A<0 : abs A; jlt : (17..30)+(12..14) = (29..44)
A<0 : neg A; jgt : (17..28)+(12..14) = (29..42)

Saturday, November 6, 2010

After spellunking for months trying to get REG_DEAD notes into the compiled RTL, it turns out that they are not necessary anymore. Apparently this changes somewhere in the 3.X versions of GCC (I want to say 3.5, but I'm not sure about that. I read about this at work earlier, and I don't remember the details right now. Not really important now.)

I read a lot of posts from the GCC developers, and apparently, I shouldn't need to modify anything beyond the machine-dependant code to achieve everything I'm looking for. This is really good to know, since that should help reduce the time spent researching the GCC front end. Although, I'm kinda glad I did that work now.

So I'm going to implement the optimizations listed in September as peepholes. Should be pretty straightforward, really.

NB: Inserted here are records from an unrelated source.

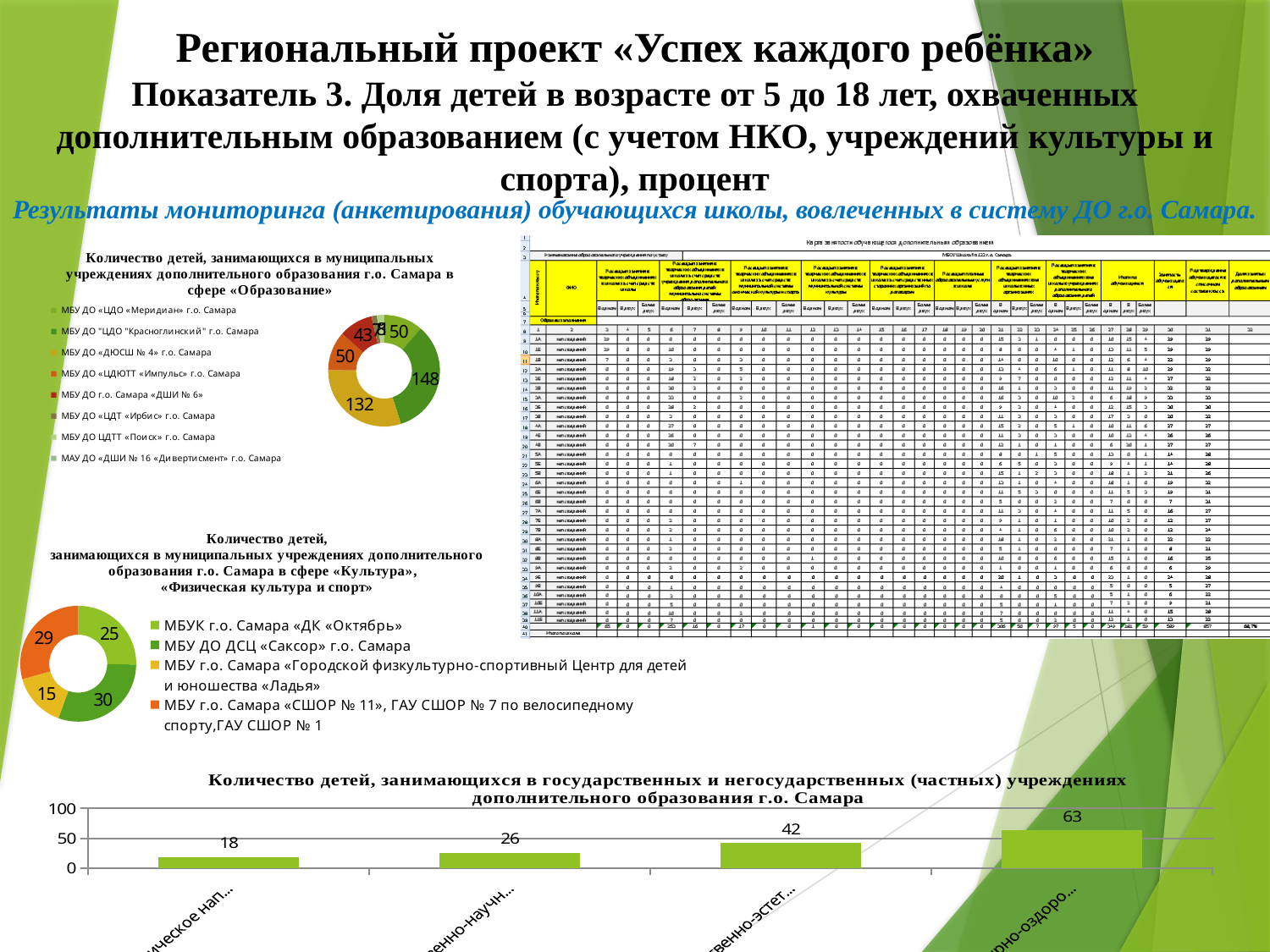
In the doughnut chart about the sphere «Культура», «Физическая культура и спорт», which is larger: the value for МБУК г.о. Самара «ДК «Октябрь» or the value for МБУ ДО ДСЦ «Саксор» г.о. Самара? МБУ ДО ДСЦ «Саксор» г.о. Самара In the bar chart at the bottom of the slide, what is the difference between the fourth bar (63) and the third bar (42)? 21 In the doughnut chart about the sphere «Культура», «Физическая культура и спорт», what is the value for МБУ ДО ДСЦ «Саксор» г.о. Самара? 30 In the bar chart at the bottom of the slide, do the values rise or fall from left to right? rise In the bar chart at the bottom of the slide, what is the value of the tallest bar? 63 In the bar chart at the bottom of the slide, how many bars are plotted? 4 In the doughnut chart about the sphere «Образование» at the top left, what is the largest value shown on a slice? 148 In the doughnut chart about the sphere «Культура», «Физическая культура и спорт», what is the value for МБУ г.о. Самара «Городской физкультурно-спортивный Центр для детей и юношества «Ладья»? 15 How many entries does the legend of the doughnut chart about the sphere «Образование» at the top left list? 8 In the bar chart at the bottom of the slide, is the value of the fourth bar greater or less than 50? greater In the bar chart at the bottom of the slide, what is the value of the shortest bar? 18 What kind of chart is the chart titled «Количество детей, занимающихся в государственных и негосударственных (частных) учреждениях дополнительного образования г.о. Самара» at the bottom of the slide? bar chart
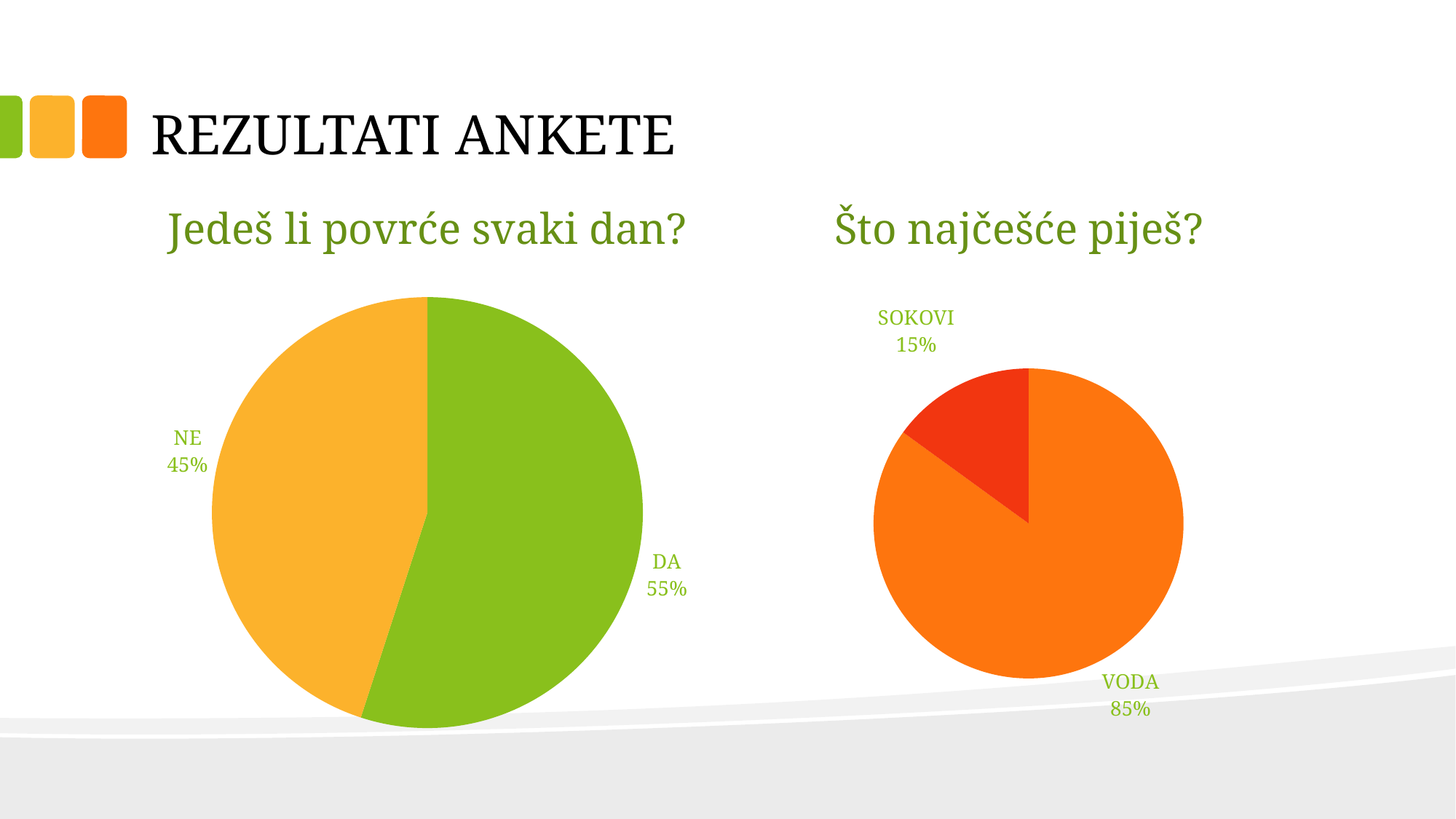
In the chart titled "Što najčešće piješ?", what share of the pie is SOKOVI? 15% In the chart titled "Jedeš li povrće svaki dan?", how many slices does the pie have? 2 In the chart titled "Što najčešće piješ?", which is larger, VODA or SOKOVI? VODA What kind of chart is the chart on the left of the slide? Pie chart In the chart titled "Što najčešće piješ?", what share of the pie is VODA? 85% In the chart titled "Što najčešće piješ?", which slice is the smallest? SOKOVI In the chart titled "Jedeš li povrće svaki dan?", what is the difference between the DA and NE shares? 10% In the chart titled "Jedeš li povrće svaki dan?", what share of the pie is DA? 55% In the chart titled "Jedeš li povrće svaki dan?", what colour is the DA slice? Green In the chart titled "Što najčešće piješ?", what is the difference between the VODA and SOKOVI shares? 70% In the chart titled "Jedeš li povrće svaki dan?", which slice is the largest? DA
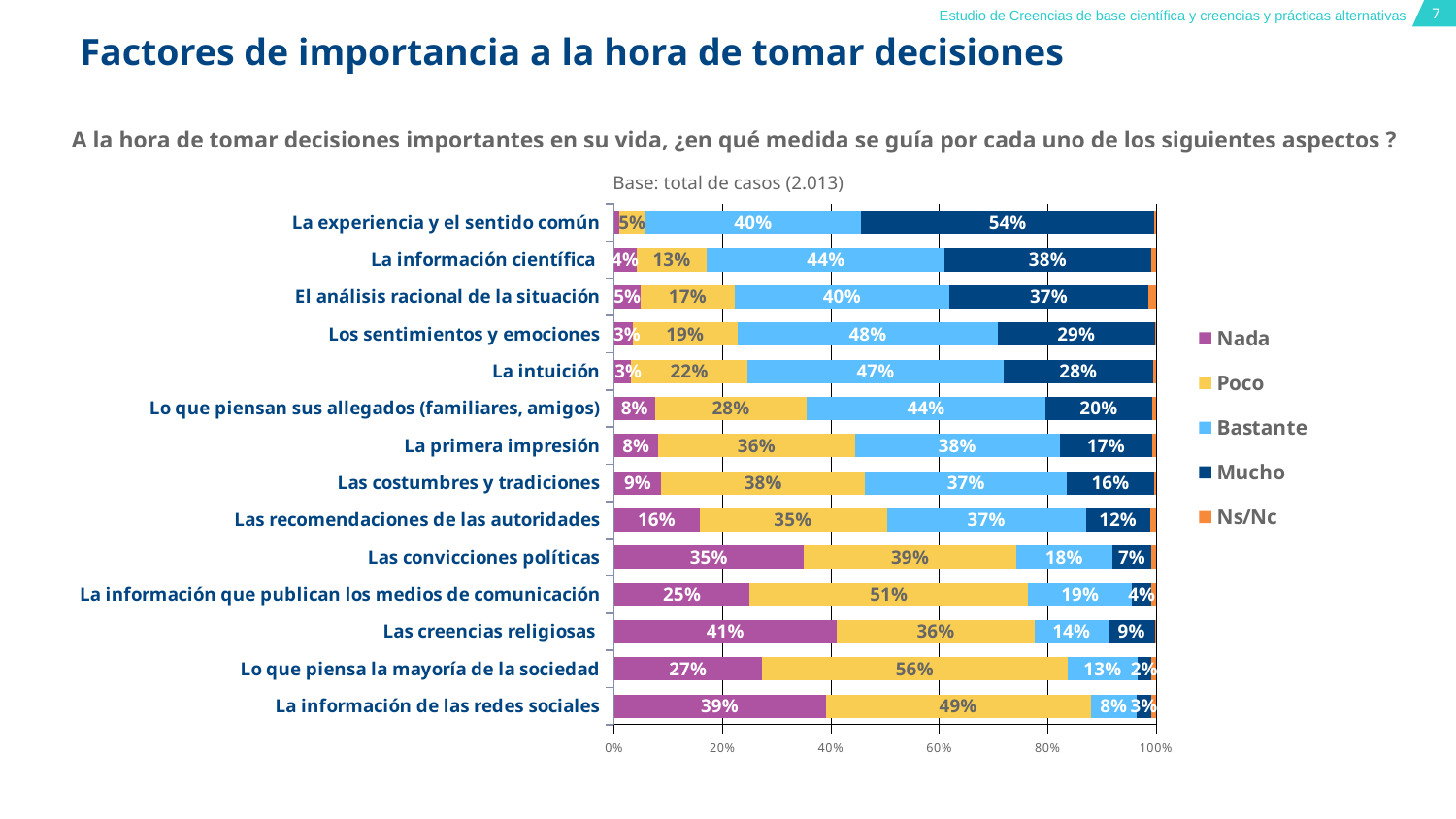
What is the difference between the "Mucho" values for "La información científica" and "La intuición"? 10 percentage points What kind of chart is shown on the slide? Stacked bar chart What is the "Bastante" value for "Los sentimientos y emociones"? 48% How many series does the legend list? 5 What percentage of respondents answered "Mucho" for "La experiencia y el sentido común"? 54% Which has a larger "Nada" value: "Las convicciones políticas" or "La información de las redes sociales"? La información de las redes sociales Which category has the highest "Mucho" value? La experiencia y el sentido común How many categories (aspects) are shown in the chart? 14 What base (number of cases) is stated above the chart? 2.013 What is the "Nada" value for "Las creencias religiosas"? 41% Which category has the lowest "Mucho" value? Lo que piensa la mayoría de la sociedad What is the "Poco" value for "Lo que piensa la mayoría de la sociedad"? 56%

Repeating the optimization list from above:

Baseline:
mov Rx, Rx (14 cycles)

These all assume compared register will be dead
Compare to 2: dect G (10 cycles)
Compare to 1: dec G (10 cycles)
Compare to -1: inc G (10 cycles)
Compare to -2: inct G (10 cycles)

A<0 -> inv A; A>=0 (10 cycles) lt
A<=0 -> neg A; A>=0 (12 cycles) le
A==0 -> neg A; A==0 (12 cycles) eq x
A!=0 -> neg A; A!=0 (12 cycles) ne x
A>0 -> neg A; A<0 (12 cycles) gt
A>=0 -> inv A; A<0 (10 cycles) ge

lt (<)
le (<=)
eq (==)
ne (!=)
gt (>)
ge (>=)
ltu (< unsigned)
leu (<= unsigned)
gtu (> unsigned)
geu (>= unsigned)

I might not use the C pattern though..
Assume instructions are in slow mem, registers are fast

inct r1; inct r2 (4+10+1 + 4+10+1 = 30 cycles) %100
inc r1; inc r2 (4+10+1 + 4+10+1 = 30 cycles) %100

c *r1+, *r2+ (4+14 + 8+4 + 8+4 = 42 cycles) %140
cb *r1+, *r2+ (4+14 + 6+4 + 6+4 = 38 cycles) %126

So this form saves two bytes, but is about a third slower, and is difficult to induce. I think I'll pass on this.

Tuesday, November 2, 2010

That last frame problem has been solved. I had written that the frame pointer had a role in determining whether R11 should be saved. That was a mistake, one has nothing to do with the other. This was seen when optimization was off because the frame pointer is aways used at this optimization level.

I don't know if this was causing problems yet, but frame_pointer_needed and df_ever_alive() were being factored into the R11 save calculation as well. These are always set for R11 since it's the return pointer, but it only really needs to be saved if the function is not a leaf.